## Given exercise
Copy out, word for word, everything in the records from the line containing "How far is (209,15)" down to the line containing "3.35 metres", including both of those lines.

*** Exercise material

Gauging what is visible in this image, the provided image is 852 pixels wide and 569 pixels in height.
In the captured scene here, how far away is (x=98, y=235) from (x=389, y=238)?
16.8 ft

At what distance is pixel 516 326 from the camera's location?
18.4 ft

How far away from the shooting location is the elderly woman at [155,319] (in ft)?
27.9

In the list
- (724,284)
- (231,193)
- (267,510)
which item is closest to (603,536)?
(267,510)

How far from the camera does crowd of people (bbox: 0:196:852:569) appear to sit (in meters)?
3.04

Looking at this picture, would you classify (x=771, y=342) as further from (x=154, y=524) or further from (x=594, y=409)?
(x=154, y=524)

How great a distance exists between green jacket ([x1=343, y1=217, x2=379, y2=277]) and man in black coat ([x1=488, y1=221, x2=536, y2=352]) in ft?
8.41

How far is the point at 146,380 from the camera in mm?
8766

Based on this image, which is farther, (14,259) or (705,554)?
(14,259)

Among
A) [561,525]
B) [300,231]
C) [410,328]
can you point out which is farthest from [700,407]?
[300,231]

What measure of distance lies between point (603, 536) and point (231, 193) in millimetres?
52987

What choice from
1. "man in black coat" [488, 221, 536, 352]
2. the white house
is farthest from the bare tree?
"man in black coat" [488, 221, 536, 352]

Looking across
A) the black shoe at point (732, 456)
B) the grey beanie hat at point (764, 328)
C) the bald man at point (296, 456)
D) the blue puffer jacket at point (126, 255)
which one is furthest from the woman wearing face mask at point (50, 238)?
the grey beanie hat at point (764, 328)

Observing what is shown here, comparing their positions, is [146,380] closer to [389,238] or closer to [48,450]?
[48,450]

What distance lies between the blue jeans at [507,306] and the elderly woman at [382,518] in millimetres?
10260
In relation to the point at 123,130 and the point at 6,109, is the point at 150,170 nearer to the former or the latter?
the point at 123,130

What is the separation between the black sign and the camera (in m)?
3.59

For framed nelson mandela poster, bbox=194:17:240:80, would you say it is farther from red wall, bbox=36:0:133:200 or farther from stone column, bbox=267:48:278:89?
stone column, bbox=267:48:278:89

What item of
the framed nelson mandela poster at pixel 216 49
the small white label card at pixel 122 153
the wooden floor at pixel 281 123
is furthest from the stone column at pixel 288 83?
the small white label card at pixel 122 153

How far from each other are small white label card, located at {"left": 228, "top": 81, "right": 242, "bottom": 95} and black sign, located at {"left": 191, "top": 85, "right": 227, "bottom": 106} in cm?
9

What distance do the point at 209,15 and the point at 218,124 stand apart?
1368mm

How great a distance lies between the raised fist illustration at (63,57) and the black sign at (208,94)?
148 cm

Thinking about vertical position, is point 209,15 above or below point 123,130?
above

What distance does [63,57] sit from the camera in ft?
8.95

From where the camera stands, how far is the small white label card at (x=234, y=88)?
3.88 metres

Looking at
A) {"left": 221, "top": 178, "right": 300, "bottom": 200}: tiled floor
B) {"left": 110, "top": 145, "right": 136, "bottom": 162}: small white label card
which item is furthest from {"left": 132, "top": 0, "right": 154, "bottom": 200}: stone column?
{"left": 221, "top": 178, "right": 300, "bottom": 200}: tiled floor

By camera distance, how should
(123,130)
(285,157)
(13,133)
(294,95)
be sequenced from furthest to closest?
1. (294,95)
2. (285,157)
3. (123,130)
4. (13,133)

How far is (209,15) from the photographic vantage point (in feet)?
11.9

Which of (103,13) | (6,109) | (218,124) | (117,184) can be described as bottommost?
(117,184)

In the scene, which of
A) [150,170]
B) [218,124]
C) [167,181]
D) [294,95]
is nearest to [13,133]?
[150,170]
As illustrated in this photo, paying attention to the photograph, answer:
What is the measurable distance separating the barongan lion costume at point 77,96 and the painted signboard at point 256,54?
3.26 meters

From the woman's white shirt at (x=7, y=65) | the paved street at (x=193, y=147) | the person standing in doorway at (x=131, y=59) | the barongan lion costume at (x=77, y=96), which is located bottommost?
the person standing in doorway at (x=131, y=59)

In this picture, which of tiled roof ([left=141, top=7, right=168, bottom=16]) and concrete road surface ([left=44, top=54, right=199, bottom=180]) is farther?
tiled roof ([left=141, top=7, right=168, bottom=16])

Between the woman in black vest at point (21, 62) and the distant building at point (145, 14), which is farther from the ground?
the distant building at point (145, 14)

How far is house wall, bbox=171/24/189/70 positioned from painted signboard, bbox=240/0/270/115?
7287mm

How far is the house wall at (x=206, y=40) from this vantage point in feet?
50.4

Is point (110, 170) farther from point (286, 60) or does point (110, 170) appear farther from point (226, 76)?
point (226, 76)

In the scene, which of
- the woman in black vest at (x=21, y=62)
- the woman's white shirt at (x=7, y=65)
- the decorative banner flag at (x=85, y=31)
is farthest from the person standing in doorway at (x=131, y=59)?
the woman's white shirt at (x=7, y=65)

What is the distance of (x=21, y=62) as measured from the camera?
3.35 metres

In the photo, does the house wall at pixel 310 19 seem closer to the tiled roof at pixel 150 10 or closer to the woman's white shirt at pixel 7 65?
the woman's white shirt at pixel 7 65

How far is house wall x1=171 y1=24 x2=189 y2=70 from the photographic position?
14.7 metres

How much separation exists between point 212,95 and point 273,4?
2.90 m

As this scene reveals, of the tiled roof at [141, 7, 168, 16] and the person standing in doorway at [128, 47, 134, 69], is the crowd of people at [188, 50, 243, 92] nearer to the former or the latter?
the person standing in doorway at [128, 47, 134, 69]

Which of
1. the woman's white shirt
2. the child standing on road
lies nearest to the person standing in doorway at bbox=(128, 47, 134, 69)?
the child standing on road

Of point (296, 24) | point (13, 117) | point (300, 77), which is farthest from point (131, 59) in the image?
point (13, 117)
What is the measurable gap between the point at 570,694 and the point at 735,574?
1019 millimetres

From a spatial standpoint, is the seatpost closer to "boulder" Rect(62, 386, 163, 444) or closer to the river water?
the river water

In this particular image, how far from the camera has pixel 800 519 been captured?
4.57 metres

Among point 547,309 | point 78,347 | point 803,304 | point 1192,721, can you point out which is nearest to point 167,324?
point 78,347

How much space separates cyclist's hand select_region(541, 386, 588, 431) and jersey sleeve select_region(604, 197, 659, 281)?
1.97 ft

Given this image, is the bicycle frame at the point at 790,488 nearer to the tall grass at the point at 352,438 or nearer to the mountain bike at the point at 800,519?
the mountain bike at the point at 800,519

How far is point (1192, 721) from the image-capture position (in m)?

******

## Final answer
How far is (209,15) from the photographic vantage point (in feet)?
11.9

Which of (103,13) | (6,109) | (218,124) | (117,184) can be described as bottommost?
(117,184)

In the scene, which of
A) [150,170]
B) [218,124]
C) [167,181]
D) [294,95]
is nearest to [13,133]?
[150,170]
As illustrated in this photo, paying attention to the photograph, answer:
What is the measurable distance separating the barongan lion costume at point 77,96 and the painted signboard at point 256,54?
3.26 meters

From the woman's white shirt at (x=7, y=65) | the paved street at (x=193, y=147) | the person standing in doorway at (x=131, y=59) | the barongan lion costume at (x=77, y=96), which is located bottommost?
the person standing in doorway at (x=131, y=59)

In this picture, which of tiled roof ([left=141, top=7, right=168, bottom=16]) and concrete road surface ([left=44, top=54, right=199, bottom=180]) is farther?
tiled roof ([left=141, top=7, right=168, bottom=16])

Between the woman in black vest at point (21, 62) and the distant building at point (145, 14), which is farther from the ground?
the distant building at point (145, 14)

How far is house wall, bbox=171/24/189/70 positioned from painted signboard, bbox=240/0/270/115?
7287mm

How far is the house wall at (x=206, y=40) from this vantage point in feet?
50.4

Is point (110, 170) farther from point (286, 60) or does point (110, 170) appear farther from point (226, 76)?
point (226, 76)

In the scene, which of
- the woman in black vest at (x=21, y=62)
- the woman's white shirt at (x=7, y=65)
- the decorative banner flag at (x=85, y=31)
is farthest from the person standing in doorway at (x=131, y=59)?
the woman's white shirt at (x=7, y=65)

What is the distance of (x=21, y=62) as measured from the camera?
3.35 metres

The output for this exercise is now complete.